**Extract provided:**
Sorry for the gloom-and-doom, not much going on here at the office today.

Riyukco - April 4, 2007 07:27 PM (GMT)
I see that it is pointless to argue. It all depends on yuor piont of view.

The Ghost Who Walks - April 4, 2007 11:47 PM (GMT)
I think the main ideal should be to attempt slow down global warming in whatever way possible - if this means that countries have to incur large economic losses so be it - as there is no economy without a planet that offers human's subsistence.

As for natural disasters I don't think there has been any major increase in the number occurring or their intensity at this stage, nonetheless it stands to reason that if the planet heats up significantly we are likely to have a lot more unpredictable weather patterns in all areas of the world - with one of the biggest concerns for human populations being the increase in sea levels and the swamping of low lying areas.

**Extracted records:**
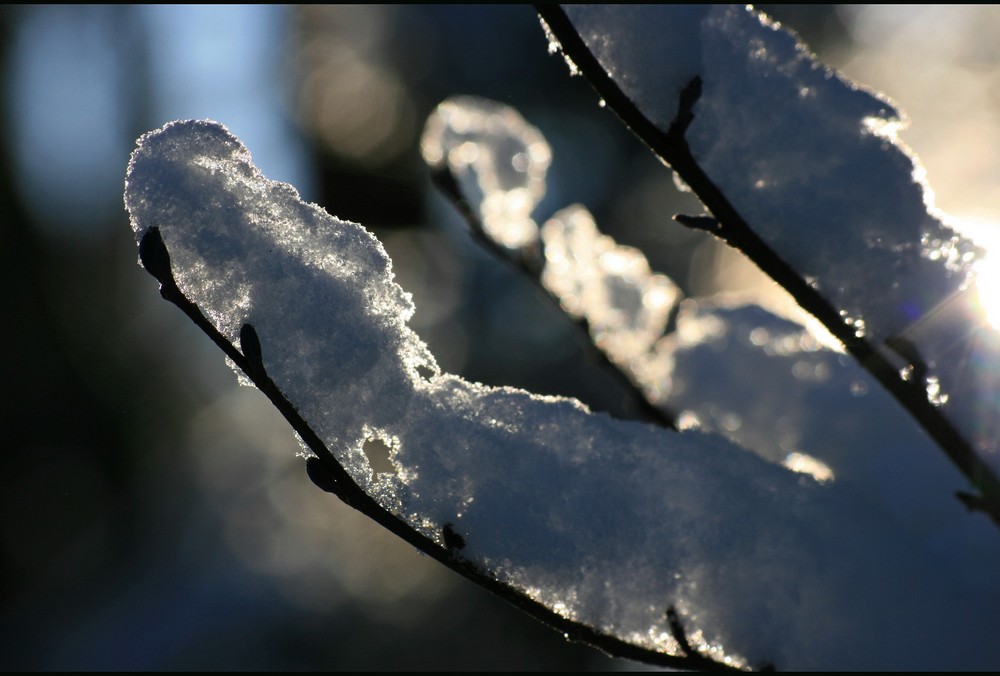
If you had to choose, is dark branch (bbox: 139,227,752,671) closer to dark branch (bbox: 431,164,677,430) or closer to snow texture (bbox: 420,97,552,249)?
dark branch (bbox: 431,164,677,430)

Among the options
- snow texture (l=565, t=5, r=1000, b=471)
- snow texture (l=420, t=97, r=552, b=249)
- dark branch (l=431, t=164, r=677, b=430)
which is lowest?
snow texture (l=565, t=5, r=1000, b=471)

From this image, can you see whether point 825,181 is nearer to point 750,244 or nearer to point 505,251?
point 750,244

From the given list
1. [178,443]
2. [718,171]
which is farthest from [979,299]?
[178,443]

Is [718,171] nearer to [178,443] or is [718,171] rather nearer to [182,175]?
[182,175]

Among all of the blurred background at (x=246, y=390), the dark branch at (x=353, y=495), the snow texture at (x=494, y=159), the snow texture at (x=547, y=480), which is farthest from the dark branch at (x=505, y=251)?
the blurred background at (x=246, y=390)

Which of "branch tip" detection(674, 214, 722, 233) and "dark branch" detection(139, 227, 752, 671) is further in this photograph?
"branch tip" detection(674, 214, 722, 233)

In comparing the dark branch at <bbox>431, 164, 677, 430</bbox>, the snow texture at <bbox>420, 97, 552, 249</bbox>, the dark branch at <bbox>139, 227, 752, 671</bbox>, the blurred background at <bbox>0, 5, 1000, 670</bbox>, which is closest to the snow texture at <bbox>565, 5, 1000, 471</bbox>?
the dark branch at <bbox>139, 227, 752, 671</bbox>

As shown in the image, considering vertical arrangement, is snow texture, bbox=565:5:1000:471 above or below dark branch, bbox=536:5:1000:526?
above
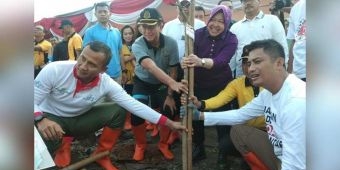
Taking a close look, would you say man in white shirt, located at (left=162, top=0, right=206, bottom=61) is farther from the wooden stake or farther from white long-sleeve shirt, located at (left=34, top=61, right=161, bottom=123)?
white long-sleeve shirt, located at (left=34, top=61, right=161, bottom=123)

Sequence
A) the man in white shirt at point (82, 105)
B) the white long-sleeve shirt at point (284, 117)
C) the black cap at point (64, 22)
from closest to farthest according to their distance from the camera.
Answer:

**Brief:** Carry on the forum thread about global warming from the point where it stops. The records have nothing to do with the text.

**Response:**
Owen Ruger - May 2, 2007 12:27 PM (GMT)
Here's an interesting twist to the recent tsunami (not to take away from those who were lost) but this is pretty cool. Apparently the reefs in the area raised 10 feet! and in the process raised several WWII wrecks that had been forgotten. here's a copy of a CNN report I found regarding a WWII PT-Boat discoverd in the reefs with live ammo.

Quake brings WWII PT boat up from ocean floor

WELLINGTON, New Zealand (AP) -- Wreckage from a World War II torpedo boat was tossed up from the sea in the Solomon Islands after a powerful 8.1 earthquake hit the area in early April, an official said Friday.

Jay Waura of the National Disaster Management Office said the explosive-laden boat was exposed when reefs were pushed up three meters (10 feet) above sea level by the April 2 quake, which caused a devastating tsunami in the western Solomon Islands that killed 52 people.

The Solomons' coastline is still littered with decaying military wrecks from World War II, including the torpedo patrol boat commanded by U.S. President John F. Kennedy.

"My team members believe that this boat could have been one of those U.S. torpedo boats such as the famous PT-109, which the late U.S. President John F. Kennedy had served aboard during the war," Waura said.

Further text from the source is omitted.